● **Written exercise 1**: In the neighborhood forum thread, what is the one occasion when the South Jersey poster's neighbors still gather outside these days?
● **Written exercise 2**:
Do the following statements agree with the neighborhood forum thread? Answer yes or no for each, and quote the words of the thread that decide it.
(a) The South Jersey poster moved into the neighborhood in the winter of 1979.
(b) Pembroke_Corgi found people friendlier in the Denver suburb than in the city.
(c) The house in California has front windows that look onto the street.
● **Written exercise 3**: Return the part of the neighborhood forum thread from "I think it is" up to and including "from the street.", copied word for word.

● **Passage shown**:
-- START --

I now live in South Jersey (10 miles from Philly) in a typical suburban neighborhood. We have been here 30 years now and, believe it or not, many of the original people are still here. When we moved in, back in the winter of 1979, the neighborhood was brand new construction and many of us had small children and we sort of got to know everyone through our kids being outside riding bikes and playing, etc.

Over time some have moved away and the original children (mine included) have grown up and gotten married and moved away. I have no idea who the new neighbors are, however my immediate neighbors are of the original group like me. I think that today with both parents usually working there just isn't time for socializing any more. I also have noticed that kids no longer play outside and are probably inside with TV or computers so they may not even have relationships with each other except at school. It's a shame but that is the way it is. People come home from work, go inside and you don't see them again until the next morning when they leave for work and come home again.

The time when we all do seem to congregate outside these days is after a big snowstorm. Everyone comes outside to shovel for a couple of hours (and often no one can go anywhere LOL!) so we catch up that way, with snow shovel in hand. I think it may just be a sign of the times.

Anna I think the neighbor that didn't even acknowledge you when you were within 10' of him is just rude :rolleyes: and someone you wouldn't want to have much to do with anyway. I would be delighted to have you as a neighbor. He doesn't know what he is missing. ;)

Pembroke_Corgi
10-18-2009, 07:44 AM
When we lived in the city (Denver), I found people were friendlier, because we would often see each other as people often walked places, because there were actually places to walk to. Our next door neighbors had 4 kids, and one of them would sometimes come over and play with the dogs. :)

Now we live in a large suburb of Denver because the suburbs were the only place we could afford to buy a house. I love our house, but I don't like living in the suburbs. I don't know any of the neighbors- we smile and say "hello" if we see each other but that's it. I think it's because people use their cars to get everywhere, and everyone has a really big back yard (which is really nice, I like having a large yard) but if you are outside, you don't really need to see or interact with anyone else.

Edwina's Secretary
10-18-2009, 11:05 AM
In Chicago we knew our neighbors. There was a block party every year - we would clean each others walks and with some even exchange holiday treats.

We have found California living to not be so friendly. We know our immediate neighbors and I wave at any car that goes by just in case it is someone from the top of the cul de sac.

We are active in the Community Watch program by which we have come to know more of the neighbors.

I think it is different here because life doesn't face the street. There are no front windows. If I want to see what is in the street I must run upstairs to see out the front of the house. Front yards a very small and life seems to be focused away from the street.

-- END --

● **Entries shown**:
-- START --

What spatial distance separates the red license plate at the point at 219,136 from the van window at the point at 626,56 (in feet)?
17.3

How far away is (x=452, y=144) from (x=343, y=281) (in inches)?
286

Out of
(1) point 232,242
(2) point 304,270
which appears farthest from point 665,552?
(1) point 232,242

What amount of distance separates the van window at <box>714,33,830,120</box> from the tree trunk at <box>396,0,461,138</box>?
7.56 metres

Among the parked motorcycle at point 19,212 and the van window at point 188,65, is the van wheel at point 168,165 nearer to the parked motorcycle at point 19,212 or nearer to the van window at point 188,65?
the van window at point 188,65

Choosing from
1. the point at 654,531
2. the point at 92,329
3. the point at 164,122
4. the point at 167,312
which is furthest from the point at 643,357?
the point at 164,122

-- END --
-- START --

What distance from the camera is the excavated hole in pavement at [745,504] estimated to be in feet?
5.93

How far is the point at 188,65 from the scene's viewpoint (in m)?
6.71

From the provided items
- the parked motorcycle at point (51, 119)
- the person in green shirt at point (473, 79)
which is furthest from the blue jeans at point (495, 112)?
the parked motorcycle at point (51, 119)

-- END --
-- START --

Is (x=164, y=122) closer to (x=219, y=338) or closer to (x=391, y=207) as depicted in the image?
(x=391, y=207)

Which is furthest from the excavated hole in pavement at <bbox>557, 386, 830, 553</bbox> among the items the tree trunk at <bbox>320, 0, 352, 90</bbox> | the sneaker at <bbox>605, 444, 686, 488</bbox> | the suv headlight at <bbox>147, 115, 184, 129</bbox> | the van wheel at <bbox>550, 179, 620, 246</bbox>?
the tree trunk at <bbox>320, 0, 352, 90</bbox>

-- END --

● **Full solution 1**: After a big snowstorm, when everyone comes outside to shovel for a couple of hours.

● **Full solution 2**:
(a) Yes: "When we moved in, back in the winter of 1979"
(b) No: "When we lived in the city (Denver), I found people were friendlier"
(c) No: "There are no front windows."

● **Full solution 3**:
I think it is different here because life doesn't face the street. There are no front windows. If I want to see what is in the street I must run upstairs to see out the front of the house. Front yards a very small and life seems to be focused away from the street.